(RAW DATA)

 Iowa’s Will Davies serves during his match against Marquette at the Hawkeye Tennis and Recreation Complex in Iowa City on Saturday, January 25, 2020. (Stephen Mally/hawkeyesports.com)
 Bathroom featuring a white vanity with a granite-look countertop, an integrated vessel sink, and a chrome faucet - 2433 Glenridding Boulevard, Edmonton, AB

(End RAW DATA)
(RAW DATA)

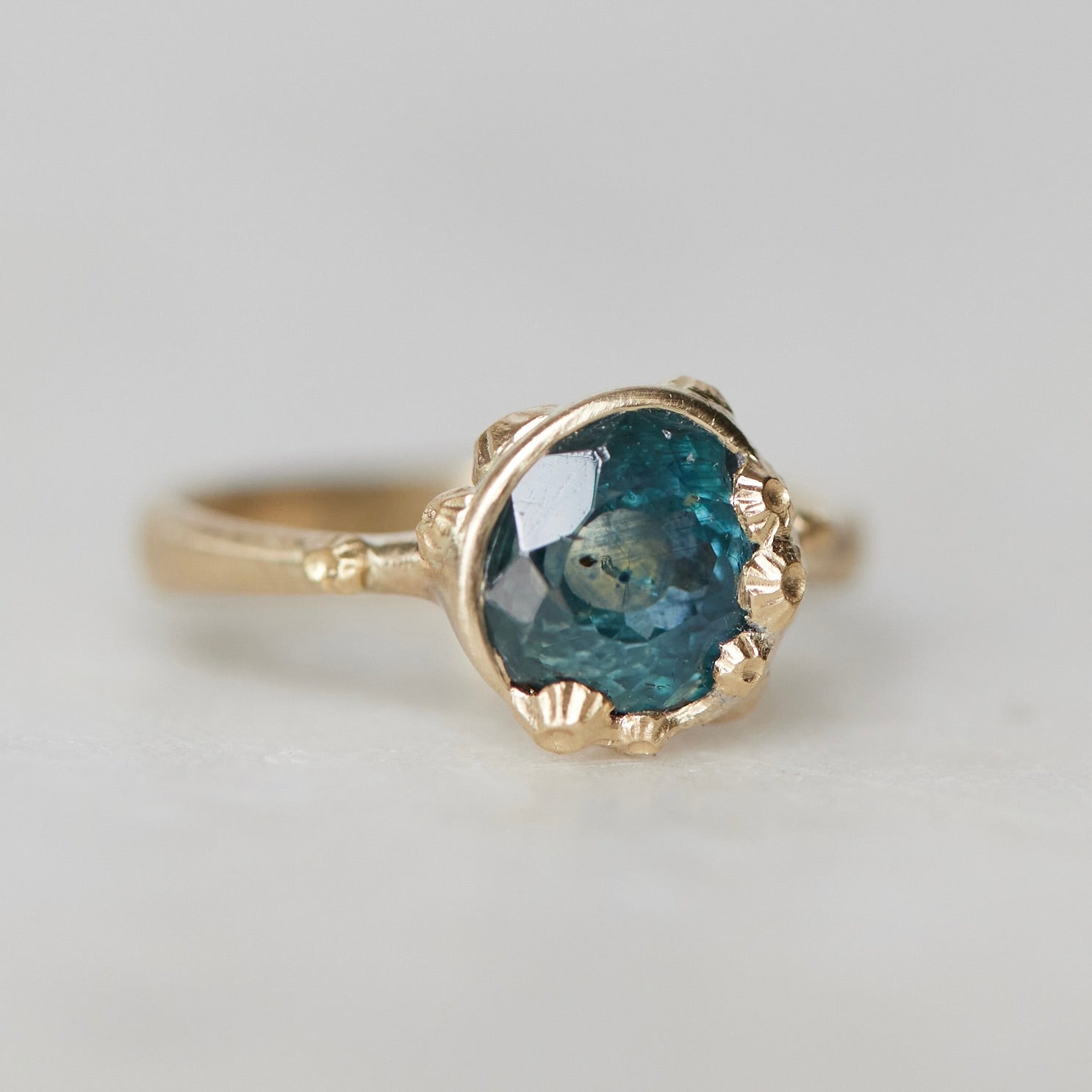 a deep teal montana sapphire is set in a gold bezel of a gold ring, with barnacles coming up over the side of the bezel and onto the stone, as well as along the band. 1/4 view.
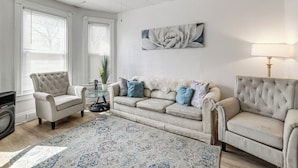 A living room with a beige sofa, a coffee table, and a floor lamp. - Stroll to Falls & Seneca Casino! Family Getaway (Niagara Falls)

(End RAW DATA)

EXERCISE INSTRUCTIONS => Produce only the lines from the line containing "Iowa’s Will Davies" through the line containing "Bathroom featuring a", inclusive of both, exactly as they stand in the entries above.

WRITTEN SOLUTION =>
 Iowa’s Will Davies serves during his match against Marquette at the Hawkeye Tennis and Recreation Complex in Iowa City on Saturday, January 25, 2020. (Stephen Mally/hawkeyesports.com)
 Bathroom featuring a white vanity with a granite-look countertop, an integrated vessel sink, and a chrome faucet - 2433 Glenridding Boulevard, Edmonton, AB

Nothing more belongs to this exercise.